:: Passage given ::
Tuesday, July 13, 2010
From this day I have often had the view, that tasting wine outside is problematic as there are simply too many things going on. Sure – it can be conducted – and we even have a term for the wines suitable for such in Denmark; “terassebasker” – which could be translated into a cheap wine which quench the thirst – but is never a great wine.
Currently – here in Denmark, we are riding a wave of beautiful summer weather. When you know how depressing the winter are here – and how a summer can rain away in temperatures below 20 degrees, you have to forge while the iron is hot, like now. I take every single opportunity I get to have dinner outside and of course also have a good glass of wine.
About a month ago I came up with the idea to write this post as I accidently took a phone call inside, with a glass of 2006 “Les Ursules” in my hand and noticed how different the Champagne was outside vs inside. Since then I have done the same exercise with all the wines I have (about 12 – se below) and with every single one of them, I have preferred them outside.
So why better and what is different??
First of all, it’s important that one takes into account the feeling of freedom when you are outside. When the weather simultaneously is good - like now, it makes us northern hemisphere Vikings a feeling of finally be alive and with a glass of wine we are in an optimal stage of relaxation.
Wouldn’t it always be better to taste wine under “controlled” circumstances?? But what are truly controlled and “correct” environment for tasting wines? A restaurant maybe – when the table next to you is covered with scents of perfume or just the food altering the wines profile completely. A cold cellar, when you are visiting a producer, where you can smell yeasty components maybe – or just the fact the wine is always a fraction colder?? I am confident you can achieve what can be view as an optimal environment for tasting wines – but I am merely saying that the subject holds a lot of grey areas.
So what was better?
A common thread running through this little experiment was that all wines could fall under the category; elegant wines. I am thinking that a certain type of wines might benefit from being served outside. The tasting 7 years ago was mostly blockbuster wines (we liked that back then) and all wines performed strange. So do we have a pattern? Elegant wines work – blockbuster don’t’? No – of course not. It’s the positive result of only 12 wines, nothing else.
Still it doesn’t stop me from wondering. You see, not only were these wines elegant – but also holding fresh and bright fruit cores. It’s also wines with moderate alcohol. Tasting these wines outside made them even fresher – their spices racier and simply just the joy of them higher. Inside made the flavours a bit duller, which corresponded with the simple equation of inside, was stuffy and outside was pure liberation.
:::
:: The data ::
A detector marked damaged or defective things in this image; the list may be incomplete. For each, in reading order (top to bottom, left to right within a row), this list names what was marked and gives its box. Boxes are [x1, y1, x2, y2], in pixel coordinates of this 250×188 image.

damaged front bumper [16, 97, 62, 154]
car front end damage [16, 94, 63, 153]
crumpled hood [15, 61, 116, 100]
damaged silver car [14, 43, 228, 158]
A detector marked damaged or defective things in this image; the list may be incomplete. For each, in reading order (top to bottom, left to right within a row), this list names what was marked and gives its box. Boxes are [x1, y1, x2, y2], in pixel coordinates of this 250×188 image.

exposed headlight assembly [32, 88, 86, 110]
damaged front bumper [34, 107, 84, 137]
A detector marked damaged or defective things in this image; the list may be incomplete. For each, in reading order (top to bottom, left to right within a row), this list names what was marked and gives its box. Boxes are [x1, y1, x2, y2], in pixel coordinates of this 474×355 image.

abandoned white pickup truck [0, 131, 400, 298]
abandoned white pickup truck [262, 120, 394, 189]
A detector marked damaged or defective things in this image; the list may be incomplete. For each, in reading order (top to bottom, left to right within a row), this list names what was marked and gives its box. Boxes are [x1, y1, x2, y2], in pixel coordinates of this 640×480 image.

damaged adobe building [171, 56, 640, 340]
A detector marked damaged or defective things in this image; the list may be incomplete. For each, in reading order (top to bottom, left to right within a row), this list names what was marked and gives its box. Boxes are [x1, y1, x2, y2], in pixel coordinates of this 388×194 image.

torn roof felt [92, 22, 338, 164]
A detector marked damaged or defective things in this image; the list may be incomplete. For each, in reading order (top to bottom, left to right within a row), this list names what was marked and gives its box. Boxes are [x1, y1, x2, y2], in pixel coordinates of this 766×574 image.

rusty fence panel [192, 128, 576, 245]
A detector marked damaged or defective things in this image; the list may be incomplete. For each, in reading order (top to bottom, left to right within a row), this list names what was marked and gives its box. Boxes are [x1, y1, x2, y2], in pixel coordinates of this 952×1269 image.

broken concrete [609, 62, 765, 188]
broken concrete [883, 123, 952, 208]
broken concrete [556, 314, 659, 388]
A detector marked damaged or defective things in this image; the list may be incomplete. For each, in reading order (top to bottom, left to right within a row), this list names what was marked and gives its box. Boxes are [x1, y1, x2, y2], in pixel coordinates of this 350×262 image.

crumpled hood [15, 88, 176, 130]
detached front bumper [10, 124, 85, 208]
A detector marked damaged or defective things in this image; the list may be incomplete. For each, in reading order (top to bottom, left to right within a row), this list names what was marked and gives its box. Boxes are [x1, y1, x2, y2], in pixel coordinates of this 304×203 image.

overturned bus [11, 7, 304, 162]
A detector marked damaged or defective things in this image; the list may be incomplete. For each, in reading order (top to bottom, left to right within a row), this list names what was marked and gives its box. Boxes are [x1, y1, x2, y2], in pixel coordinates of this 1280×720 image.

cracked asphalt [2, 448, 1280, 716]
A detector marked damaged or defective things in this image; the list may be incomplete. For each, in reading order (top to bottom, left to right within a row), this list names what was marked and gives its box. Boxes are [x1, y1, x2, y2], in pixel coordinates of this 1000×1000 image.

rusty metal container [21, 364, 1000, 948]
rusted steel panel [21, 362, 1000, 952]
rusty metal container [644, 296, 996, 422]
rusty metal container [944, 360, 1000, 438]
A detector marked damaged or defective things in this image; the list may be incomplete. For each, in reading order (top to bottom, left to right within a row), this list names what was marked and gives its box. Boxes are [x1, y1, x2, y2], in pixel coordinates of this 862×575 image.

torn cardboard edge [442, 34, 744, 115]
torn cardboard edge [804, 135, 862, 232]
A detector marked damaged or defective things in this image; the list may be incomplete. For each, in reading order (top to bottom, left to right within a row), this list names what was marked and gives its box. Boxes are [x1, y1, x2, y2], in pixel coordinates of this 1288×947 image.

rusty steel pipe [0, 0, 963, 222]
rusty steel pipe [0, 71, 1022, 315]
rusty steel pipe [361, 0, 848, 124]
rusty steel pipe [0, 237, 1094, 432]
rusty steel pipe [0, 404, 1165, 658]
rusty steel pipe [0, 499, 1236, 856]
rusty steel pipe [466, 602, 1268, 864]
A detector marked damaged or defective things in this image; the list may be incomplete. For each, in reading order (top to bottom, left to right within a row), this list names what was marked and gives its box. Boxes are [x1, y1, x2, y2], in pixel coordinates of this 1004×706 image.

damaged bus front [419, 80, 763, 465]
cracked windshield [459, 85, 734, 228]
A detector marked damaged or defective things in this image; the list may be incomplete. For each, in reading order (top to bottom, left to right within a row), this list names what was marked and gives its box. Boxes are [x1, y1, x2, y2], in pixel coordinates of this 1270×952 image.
:::
▸ **Goal 1**:
From the wine post, extract the passage from "First of all, it’s" to "of grey areas.".
▸ **Goal 2**:
In the records, rewrite the lines from the line with "this 766×574 image." to the line with "detached front bumper [10, 124, 85, 208]", putting "scanner" in place of "detector" and changing nothing else. Return only those lines.
The wine post and the records were collected from separate sources.

▸ **Output 1**:
First of all, it’s important that one takes into account the feeling of freedom when you are outside. When the weather simultaneously is good - like now, it makes us northern hemisphere Vikings a feeling of finally be alive and with a glass of wine we are in an optimal stage of relaxation.
Wouldn’t it always be better to taste wine under “controlled” circumstances?? But what are truly controlled and “correct” environment for tasting wines? A restaurant maybe – when the table next to you is covered with scents of perfume or just the food altering the wines profile completely. A cold cellar, when you are visiting a producer, where you can smell yeasty components maybe – or just the fact the wine is always a fraction colder?? I am confident you can achieve what can be view as an optimal environment for tasting wines – but I am merely saying that the subject holds a lot of grey areas.

▸ **Output 2**:
A scanner marked damaged or defective things in this image; the list may be incomplete. For each, in reading order (top to bottom, left to right within a row), this list names what was marked and gives its box. Boxes are [x1, y1, x2, y2], in pixel coordinates of this 766×574 image.

rusty fence panel [192, 128, 576, 245]
A scanner marked damaged or defective things in this image; the list may be incomplete. For each, in reading order (top to bottom, left to right within a row), this list names what was marked and gives its box. Boxes are [x1, y1, x2, y2], in pixel coordinates of this 952×1269 image.

broken concrete [609, 62, 765, 188]
broken concrete [883, 123, 952, 208]
broken concrete [556, 314, 659, 388]
A scanner marked damaged or defective things in this image; the list may be incomplete. For each, in reading order (top to bottom, left to right within a row), this list names what was marked and gives its box. Boxes are [x1, y1, x2, y2], in pixel coordinates of this 350×262 image.

crumpled hood [15, 88, 176, 130]
detached front bumper [10, 124, 85, 208]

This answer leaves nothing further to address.